**Text excerpt**
========

As civic groups across the nation try to continue the wave of youth voter turnout in 2021, Brandon said it will be harder for students in Texas to register and vote on campus. Since 2017, those running voter registration events on or off campus have had to be appointed as Texas volunteer deputy registrars -- meaning students from out of the county or state aren’t allowed to help other students register. The new law creates additional barriers for campus vote organizers seeking to collect and drop off student ballots, Brandon said.
“For many students, because they’re transient, they need to re-register,” Brandon said. “And as long as the registration process continues to have more barriers, it just makes it more difficult. Already young people are registering at lower rates than other folks.”
DeWitt shared similar worries, saying that young voters are mobilized through their communities, which can prove difficult with the volunteer deputy registrar.
“New and marginalized voters are registered and mobilized across the country by nonprofit organizations and institutions such as churches, colleges, universities and civic organizations,” DeWitt said. “However, Texas law largely prohibits organizations and individuals from helping these voters through the registration process.”
It’s bad enough that Texas law already prohibits college IDs as an acceptable form of identification at polls, DeWitt said. Students from out of state or from low-income backgrounds need flexible voting options.
In addition to students, the new voting law will disproportionately impact people of color, who make up 95 percent of Texas’s population growth since 2010, and those from low-income backgrounds, opponents say. DeWitt said the law is just another way to stifle people’s voices.

========

**Supplied data**
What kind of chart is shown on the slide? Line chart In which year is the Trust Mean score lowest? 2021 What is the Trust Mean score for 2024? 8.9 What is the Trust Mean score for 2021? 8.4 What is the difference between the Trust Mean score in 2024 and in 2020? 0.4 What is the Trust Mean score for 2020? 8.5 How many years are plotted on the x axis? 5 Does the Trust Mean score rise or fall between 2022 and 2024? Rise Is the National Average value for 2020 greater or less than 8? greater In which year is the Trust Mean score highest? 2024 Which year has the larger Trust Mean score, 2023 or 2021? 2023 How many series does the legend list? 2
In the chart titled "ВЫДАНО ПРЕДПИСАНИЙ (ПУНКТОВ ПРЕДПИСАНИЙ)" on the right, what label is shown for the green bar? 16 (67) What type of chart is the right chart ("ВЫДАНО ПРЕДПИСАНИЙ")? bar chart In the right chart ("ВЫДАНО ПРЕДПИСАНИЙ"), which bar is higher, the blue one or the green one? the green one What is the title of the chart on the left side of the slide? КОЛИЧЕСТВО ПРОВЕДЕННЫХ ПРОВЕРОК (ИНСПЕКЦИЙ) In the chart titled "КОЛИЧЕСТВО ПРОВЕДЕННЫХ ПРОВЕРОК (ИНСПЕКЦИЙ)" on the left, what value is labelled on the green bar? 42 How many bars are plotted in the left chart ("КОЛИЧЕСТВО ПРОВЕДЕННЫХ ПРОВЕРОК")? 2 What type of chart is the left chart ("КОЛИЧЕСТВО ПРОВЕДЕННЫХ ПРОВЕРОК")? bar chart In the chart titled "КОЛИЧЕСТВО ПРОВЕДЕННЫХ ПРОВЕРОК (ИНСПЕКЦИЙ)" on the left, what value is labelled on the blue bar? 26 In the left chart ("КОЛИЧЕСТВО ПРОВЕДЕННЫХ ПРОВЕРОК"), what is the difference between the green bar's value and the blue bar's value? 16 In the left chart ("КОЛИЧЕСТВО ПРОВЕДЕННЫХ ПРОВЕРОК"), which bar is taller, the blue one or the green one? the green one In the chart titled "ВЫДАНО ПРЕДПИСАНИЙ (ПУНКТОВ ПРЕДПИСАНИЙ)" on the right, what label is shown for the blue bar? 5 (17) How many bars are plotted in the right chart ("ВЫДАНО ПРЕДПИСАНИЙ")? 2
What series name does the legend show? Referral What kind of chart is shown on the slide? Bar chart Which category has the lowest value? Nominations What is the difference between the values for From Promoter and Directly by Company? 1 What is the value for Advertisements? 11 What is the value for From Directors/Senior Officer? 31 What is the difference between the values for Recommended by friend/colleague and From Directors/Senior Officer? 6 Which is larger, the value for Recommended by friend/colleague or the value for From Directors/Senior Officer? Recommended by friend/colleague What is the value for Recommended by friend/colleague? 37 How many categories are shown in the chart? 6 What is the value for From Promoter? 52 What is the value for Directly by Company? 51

========

**What you should do**
Continue the passage on the Texas voting law and student voters, starting after its final sentence. The material after the passage on the Texas voting law and student voters is separate from that passage.

**Task output**
“One can’t deny the demographic changes happening in the state of Texas,” DeWitt said. “And it’s evident that Governor Abbott and supporters of this law are manipulating the system in an effort to silence the voices and deny the votes of a rising diverse electorate, both today and in the future.”
For the Fair Elections Center, which launched the Campus Vote Project, the goal is to provide the best information for students on how to access the ballot and register, Brandon said.
“When there’s more barriers in place, the need is even greater to make sure that there’s a message to students on a regular basis from trusted sources like their school and their professors,” Brandon said. “The real role of the Fair Elections Center and the Campus Vote Project is to give students and young people the understanding of the power they have at the ballot.”
In the coming months, Rock the Vote will be reaching out to young voters across Texas to make sure they understand how this new law impacts them and what they need to do to vote, DeWitt said. One way, she said, is by engaging young people through “trusted messengers,” including peers, teachers, athletes, artists and celebrities.
“The truth is that young people are very passionate about the issues, but they need to be empowered with the information and resources to participate, which is even more important and complicated with the passage of this voter suppression law,” DeWitt said.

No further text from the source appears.